Here's what happens if I run do_fitting() with a non-logarithmic func():
def func(x, a, b, c):
return a * np.exp(x*b) + c
popt = [ 0.90894173 0.44279212 5.19928151]
pcov = [[ 0.02044817 -0.00471525 -0.02601574]
[-0.00471525 0.00109879 0.00592502]
[-0.02601574 0.00592502 0.0339901 ]]
Here's what happens when I run do_fitting() with a logarithmic func():
def func(x, a, b, c):
return a * np.log(x*b) + c
popt = [ 2. 0.5 1. ]
pcov = inf
You'll notice that the logarithmic solution for popt is equal to the value I gave curve_fit for p0 in the above do_fitting(). This is true, and pcov is infinite, for every value of p0 I have tried.
What am I doing wrong here?
The problem is very simple - since the first value in your x array is 0, you are taking the log of 0, which is equal to -inf:
x = np.linspace(0, 4, 100)
p0 = np.array([2, 0.5, 1])
print(func(x, *p0).min())
────────
■ **Written problem 1**
In the curve-fitting thread, what is the reason given for the logarithmic fit failing?
■ **Written problem 2**
Continue the curve-fitting thread from the point where it ends.
────────
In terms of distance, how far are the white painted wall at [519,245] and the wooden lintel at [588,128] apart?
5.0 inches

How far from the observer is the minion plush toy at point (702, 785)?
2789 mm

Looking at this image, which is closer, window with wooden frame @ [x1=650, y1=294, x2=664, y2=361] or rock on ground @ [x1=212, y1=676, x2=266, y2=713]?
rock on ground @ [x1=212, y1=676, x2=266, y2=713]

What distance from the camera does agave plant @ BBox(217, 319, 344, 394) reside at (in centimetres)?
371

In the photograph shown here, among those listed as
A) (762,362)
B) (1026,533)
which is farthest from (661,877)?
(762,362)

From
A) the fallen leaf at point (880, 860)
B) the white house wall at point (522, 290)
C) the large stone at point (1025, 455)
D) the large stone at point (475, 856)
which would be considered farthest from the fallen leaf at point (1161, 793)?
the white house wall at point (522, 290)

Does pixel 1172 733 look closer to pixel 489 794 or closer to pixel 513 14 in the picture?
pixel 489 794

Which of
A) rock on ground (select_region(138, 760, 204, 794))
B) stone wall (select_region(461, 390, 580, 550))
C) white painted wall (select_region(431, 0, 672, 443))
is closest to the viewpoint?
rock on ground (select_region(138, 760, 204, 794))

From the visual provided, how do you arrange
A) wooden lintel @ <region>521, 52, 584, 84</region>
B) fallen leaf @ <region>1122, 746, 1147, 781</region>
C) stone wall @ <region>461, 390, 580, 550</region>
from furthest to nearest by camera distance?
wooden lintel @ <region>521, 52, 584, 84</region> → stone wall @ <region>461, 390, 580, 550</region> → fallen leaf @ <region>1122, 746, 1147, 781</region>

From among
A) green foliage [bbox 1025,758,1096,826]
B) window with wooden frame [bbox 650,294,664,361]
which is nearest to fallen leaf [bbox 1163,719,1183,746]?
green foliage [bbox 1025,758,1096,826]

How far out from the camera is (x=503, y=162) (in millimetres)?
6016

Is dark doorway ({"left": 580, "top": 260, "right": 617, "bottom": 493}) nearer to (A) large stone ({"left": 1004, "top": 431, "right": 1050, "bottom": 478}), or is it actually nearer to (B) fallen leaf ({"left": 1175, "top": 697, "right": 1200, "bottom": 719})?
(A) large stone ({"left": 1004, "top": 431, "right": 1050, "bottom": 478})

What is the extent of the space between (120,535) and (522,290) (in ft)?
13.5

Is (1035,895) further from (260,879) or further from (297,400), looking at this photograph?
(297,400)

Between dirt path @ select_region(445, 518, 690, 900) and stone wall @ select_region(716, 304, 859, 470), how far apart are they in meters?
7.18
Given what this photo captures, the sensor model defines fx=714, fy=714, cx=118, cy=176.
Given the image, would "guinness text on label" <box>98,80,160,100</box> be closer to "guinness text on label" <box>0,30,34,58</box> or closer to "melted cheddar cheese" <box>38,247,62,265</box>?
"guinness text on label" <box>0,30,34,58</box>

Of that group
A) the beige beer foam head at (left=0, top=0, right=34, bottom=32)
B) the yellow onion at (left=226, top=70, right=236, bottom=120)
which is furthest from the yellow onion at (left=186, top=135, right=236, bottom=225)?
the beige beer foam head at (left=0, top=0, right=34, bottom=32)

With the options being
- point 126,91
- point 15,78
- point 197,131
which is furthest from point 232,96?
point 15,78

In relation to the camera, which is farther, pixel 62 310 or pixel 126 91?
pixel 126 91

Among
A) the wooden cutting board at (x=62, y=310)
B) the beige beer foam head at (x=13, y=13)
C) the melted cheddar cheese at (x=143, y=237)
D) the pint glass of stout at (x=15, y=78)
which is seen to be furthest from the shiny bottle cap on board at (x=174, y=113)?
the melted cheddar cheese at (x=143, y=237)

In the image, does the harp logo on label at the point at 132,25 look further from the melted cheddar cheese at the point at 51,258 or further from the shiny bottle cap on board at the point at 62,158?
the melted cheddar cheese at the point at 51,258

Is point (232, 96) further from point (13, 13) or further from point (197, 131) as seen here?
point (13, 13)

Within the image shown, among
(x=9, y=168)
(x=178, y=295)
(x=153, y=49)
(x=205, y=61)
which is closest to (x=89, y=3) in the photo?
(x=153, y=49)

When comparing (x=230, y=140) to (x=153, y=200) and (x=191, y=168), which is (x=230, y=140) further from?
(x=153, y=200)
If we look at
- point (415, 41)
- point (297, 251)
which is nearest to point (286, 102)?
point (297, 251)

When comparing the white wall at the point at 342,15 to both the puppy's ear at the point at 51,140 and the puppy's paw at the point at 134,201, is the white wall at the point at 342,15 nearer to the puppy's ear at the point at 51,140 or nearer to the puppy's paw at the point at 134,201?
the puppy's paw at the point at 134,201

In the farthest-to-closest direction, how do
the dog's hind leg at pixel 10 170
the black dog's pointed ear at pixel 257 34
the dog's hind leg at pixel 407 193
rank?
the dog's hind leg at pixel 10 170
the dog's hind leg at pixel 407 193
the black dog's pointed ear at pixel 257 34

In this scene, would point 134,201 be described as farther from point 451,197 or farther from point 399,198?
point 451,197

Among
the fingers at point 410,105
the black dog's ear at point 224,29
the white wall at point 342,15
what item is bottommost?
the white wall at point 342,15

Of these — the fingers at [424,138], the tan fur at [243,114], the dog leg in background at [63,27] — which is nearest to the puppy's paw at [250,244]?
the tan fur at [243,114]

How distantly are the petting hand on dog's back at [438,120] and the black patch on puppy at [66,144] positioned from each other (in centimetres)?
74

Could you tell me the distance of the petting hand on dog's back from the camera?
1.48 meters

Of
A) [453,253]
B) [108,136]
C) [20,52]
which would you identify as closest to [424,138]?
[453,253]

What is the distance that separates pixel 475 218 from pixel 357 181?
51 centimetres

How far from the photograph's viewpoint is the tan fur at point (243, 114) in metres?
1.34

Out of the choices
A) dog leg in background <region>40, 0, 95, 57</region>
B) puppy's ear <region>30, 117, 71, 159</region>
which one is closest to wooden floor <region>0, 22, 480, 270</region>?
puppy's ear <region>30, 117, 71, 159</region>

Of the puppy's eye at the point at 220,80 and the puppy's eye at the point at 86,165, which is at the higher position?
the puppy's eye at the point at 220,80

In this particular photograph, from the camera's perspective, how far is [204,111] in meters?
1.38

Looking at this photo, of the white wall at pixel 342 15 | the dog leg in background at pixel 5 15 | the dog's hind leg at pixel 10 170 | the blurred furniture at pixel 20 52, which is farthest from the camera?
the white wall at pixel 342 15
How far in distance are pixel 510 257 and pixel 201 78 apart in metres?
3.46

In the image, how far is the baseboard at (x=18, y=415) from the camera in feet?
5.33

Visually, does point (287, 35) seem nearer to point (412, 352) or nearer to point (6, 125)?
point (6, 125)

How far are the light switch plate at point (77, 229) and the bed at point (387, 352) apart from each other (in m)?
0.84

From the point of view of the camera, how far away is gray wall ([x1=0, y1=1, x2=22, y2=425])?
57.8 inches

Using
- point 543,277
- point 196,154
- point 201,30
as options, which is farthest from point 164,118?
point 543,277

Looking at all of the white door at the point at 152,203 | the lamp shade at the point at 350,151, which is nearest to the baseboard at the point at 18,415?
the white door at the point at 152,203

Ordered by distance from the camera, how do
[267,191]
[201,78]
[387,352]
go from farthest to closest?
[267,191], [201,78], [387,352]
────────
■ **Task result 1**
The first value in the x array is 0, so the logarithmic func() ends up taking the log of 0, which equals -inf.

■ **Task result 2**
# -inf
I was able to fit a logarithmic function just fine using the following code (hardly modified from your original):
import numpy as np
import matplotlib.pyplot as plt
from scipy.optimize import curve_fit
def func(x, a, b, c):
return a * np.log(x+b) + c
def do_fitting():
x = np.linspace(0, 4, 100)
y = func(x, 1.1, .4, 5)
y2 = y + 0.2 * np.random.normal(size=len(x))
popt, pcov = curve_fit(func, x, y2, p0=np.array([2, 0.5, 1]))
plt.figure()
plt.plot(x, y, 'bo', label="Clean Data")
plt.plot(x, y2, 'ko', label="Fuzzed Data")
plt.plot(x, func(x, *popt), 'r-', label="Fitted Curve")
plt.legend()
plt.show()
do_fitting()
(Unfortunately I can't post a picture of the final fit, but it agrees quite nicely with the clean data).
Likely your problem is not the logarithm itself, but some difficulty curve_fit is having with the specific function you're trying to fit. Can you edit your question to provide an example of the exact logarithmic function you're trying to fit?
EDIT: The function you provided is not well-defined for x=0, and produces a RuntimeWarning upon execution. curve_fit is not good at handling NaNs, and will not be able to fit the function in this case. If you change x to
x = np.linspace(1, 4, 100)
curve_fit performs just fine.